In 1972, Cabral began to form a People's Assembly in preparation for the independence of Guinea-Bissau, but disgruntled former PAIGC rival Inocêncio Kani, together with another member of PAIGC, shot and killed him. The possible plan was to arrest Amílcar Cabral (possibly to judge him summarily, later), but facing the peaceful resistance of Cabral, they immediately consummated the murder. According to some theories, it has been alleged the possible participation of Portuguese secret service agents, whose alleged plan, which eventually went awry, would be to influence Cabral`s rivals through possible agents operating within the PAIGC, and arrest Cabral and place him under the custody of Portuguese authorities. The assassination took place on 20 January 1973 in Conakry, Guinea. About one hundred officers and guerrilla soldiers of the PAIGC, accused of involvement in the conspiracy that resulted in the murder of Amílcar Cabral and the attempt to seize power in the movement, were summarily executed. His half-brother, Luís Cabral, became the leader of the Guinea-Bissau branch of the party and would eventually become President of Guinea-Bissau.
Cabral quotes
1. Always bear in mind that the people are not fighting for ideas, for the things in anyone’s head. They are fighting to win material benefits, to live better and in peace, to see their lives go forward, to guarantee the future of their children...

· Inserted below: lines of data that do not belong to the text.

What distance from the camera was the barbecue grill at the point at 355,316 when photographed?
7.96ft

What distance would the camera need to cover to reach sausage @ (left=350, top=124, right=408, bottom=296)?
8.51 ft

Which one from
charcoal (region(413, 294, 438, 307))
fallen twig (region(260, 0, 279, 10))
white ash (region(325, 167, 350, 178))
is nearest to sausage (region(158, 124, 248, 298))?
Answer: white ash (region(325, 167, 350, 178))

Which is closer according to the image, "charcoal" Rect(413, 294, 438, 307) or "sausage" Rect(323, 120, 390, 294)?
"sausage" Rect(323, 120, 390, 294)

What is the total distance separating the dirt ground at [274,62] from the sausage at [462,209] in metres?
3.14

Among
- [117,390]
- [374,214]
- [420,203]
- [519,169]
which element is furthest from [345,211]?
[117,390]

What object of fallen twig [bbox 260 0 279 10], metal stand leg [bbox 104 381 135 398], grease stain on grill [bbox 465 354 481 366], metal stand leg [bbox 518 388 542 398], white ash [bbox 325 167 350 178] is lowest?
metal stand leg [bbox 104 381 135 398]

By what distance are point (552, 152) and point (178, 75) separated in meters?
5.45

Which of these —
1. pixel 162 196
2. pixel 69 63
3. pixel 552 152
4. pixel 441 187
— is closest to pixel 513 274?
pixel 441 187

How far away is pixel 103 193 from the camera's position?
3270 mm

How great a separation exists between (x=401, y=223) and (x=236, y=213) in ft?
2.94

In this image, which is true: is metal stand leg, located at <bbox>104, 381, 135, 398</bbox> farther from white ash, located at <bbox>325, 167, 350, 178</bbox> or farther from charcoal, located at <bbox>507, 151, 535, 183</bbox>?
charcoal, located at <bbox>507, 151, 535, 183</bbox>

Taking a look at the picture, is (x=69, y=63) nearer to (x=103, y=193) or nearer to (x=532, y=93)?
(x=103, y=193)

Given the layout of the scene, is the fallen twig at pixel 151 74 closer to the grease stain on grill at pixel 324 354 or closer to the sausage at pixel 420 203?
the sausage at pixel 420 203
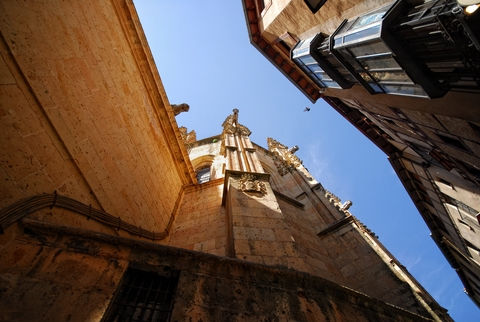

2. The colonists usually say that it was they who brought us into history: today we show that this is not so. They made us leave history, our history, to follow them, right at the back, to follow the progress of their history.
3. The struggle for national liberation does not end when we raise flags or sing national anthems.
4. We are fighting so that insults may no longer rule our countries, martyred and scorned for centuries, so that our peoples may never more be exploited by imperialists, not only by people with white skin, because we do not confuse exploitation or exploiters with the color of men's skins; we do not want any exploitation in our countries, not even by black people.
5. We are not going to eliminate imperialism by shouting insults at it.
6. One of the most serious errors, if not the most serious error, committed by colonial powers in Africa, may have been to ignore or underestimate the cultural strength of African peoples.
7. We are for African unity, on a regional or continental scale, in-as-far as it is necessary for the progress of the African peoples, and in order to guarantee their security and the continuity of this progress.
8. Neocolonialism is at work on two fronts – in Europe as well as in the underdeveloped countries. Its current framework in the underdeveloped countries is the policy of aid, and one of the essential aims of this policy is to create a false bourgeoisie to put brakes on the revolution and to enlarge the possibilities of the petty bourgeoisie as a neutraliser of the revolution.